MUTU PENDIDIKAN RENDAH AKIBAT BIROKRASI LAMBAN

Author : Humas | Senin, 19 Mei 2008 06:58 WIB | Koran Pendidikan - Koran Pendidikan

 

Drs Muhammad Mas’ud Said MM PhD

 

Komitmen pemerintah dalam memajukan pendidikan, secara konstitusional benar-benar baru ditunjukkan pada satu dekade terakhir, setelah UU No 2 Tahun 1989 dianggap tidak lagi relevan. Kebijakan politik pendidikan melalui amandemen UUD 45 ini ‘memaksa’ pemerintah mengalokasikan 20 persen dari Anggaran Pendapatn dan Belanja Negara (APBN) untuk pendidikan.

 

”Penekanan dari besarnya alokasi anggaran untuk pendidikan ini pada pemerataan akses bagi masyarakat miskin untuk memperoleh pendidikan dan peningkatan mutu pelayanan pendidikan,” terang Mas’ud Said, dosen Pascasarjana Universitas Muhammadiyah Malang (UMM)
 

Menurutnya beberapa tahun terakhir pemerintah memang terkesan menggenjot pendidikan agar kapabilitas lulusan bisa mengangkat HDI (Indeks Pembangunan Manusia) di bidang sumberdaya manusia Indonesia. Dengan demikian kualitas perekonomian rakyat akhirnya juga dapat terangkat. Hanya dibanding negara manapun, perhatian pemerintah Indonesia terhadap pendidikan anak bangsa tergolong terlambat.

- _DATA YANG DISEDIAKAN_
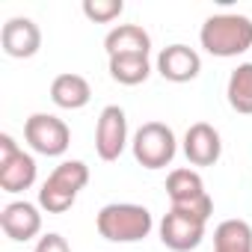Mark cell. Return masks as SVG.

- _TUGAS ANDA_
A: Jawablah pertanyaan berikut berdasarkan teks tentang mutu pendidikan.
(i) Undang-undang apa yang dianggap tidak lagi relevan?
(ii) Berapa persen APBN yang harus dialokasikan pemerintah untuk pendidikan?
(iii) Di mana Mas’ud Said mengajar sebagai dosen?
B: Lanjutkan teks tentang mutu pendidikan dari titik terakhirnya.

- _JAWABAN LATIHAN_
A:
(i) UU No 2 Tahun 1989.
(ii) 20 persen.
(iii) Di Pascasarjana Universitas Muhammadiyah Malang (UMM).

B:
Jauh-jauh hari, negara lain menempatkan pendidikan sebagai yang terpenting dan prioritas. Ini bisa dibuktikan dengan pelayanan pendidikan yang murah dengan tetap memperhatikan mutu. ”Pemerintah mestinya sudah memberikan pendidikan murah, bahkan gratis, untuk pendidikan dasar/menengah seperti yang dilakukan bangsa lain,” sesal almnus School of Political and International Studies Flinders University Adelaide, Australia ini.

 

Bahkan Mas’ud Said amat menyesalkan munculnya kecenderungan sikap sebagian kalangan yang menjadikan pendidikan sebagai sebuah komoditas yang membuat pendidikan menjadi barang yang mahal. Sementara kondisi kekinian sistem pendidikan masih lemah dilihat dari kualitas lulusannya, beratnya tuntutan global yang menghendaki keunggulan kompetitif, serta masih tingginya tuntutan masyarakat terhadap pendidikan yang murah.


Pelayanan pendidikan di Indonesia lebih menekankan masyarakat  usia 7-17 tahun (pendidikan dasar, red) yang tidak sekolah. Education for all (pendidikan untuk semua) sebagai hak rakyat masih belum sepenuhnya bisa dipenuhi pemerintah. Di Jawa Timur, misalnya, memiliki angka illiteracy (buta aksara) paling tinggi di Indonesia.
”Agar bisa sejajar dengan bangsa lain, pendidikan di Indonesia memang perlu akselerasi peningkatan mutu. Sayangnya, pelayanan pendidikan bagi masyarakat selama ini masih terjerembab pada pola birokratisasi di Indonesia. Akibatnya, pemenuhan dan pelayanan pendidikan ikut-ikutan menjadi lamban, tidak produktif, dan kurang inovatif,” imbuh Mas’ud.
Ditambahkan, meski sudah dibuat kebijakan ke arah percepatan peningkatan mutu pendidikan, hal ini masih sebatas pada tataran regulasi. Sebaliknya, dalam tataran praktis peningkatan mutu masih saja terbelit realitas birokratisasi yang kontraproduktif dengan upaya ini. Apalagi, tidak sedikit ’oknum’ birokrat pendidikan yang masih saja memanfaatkan kebijakan pusat untuk pendidikan sebagai proyek demi keuntungan pribadi.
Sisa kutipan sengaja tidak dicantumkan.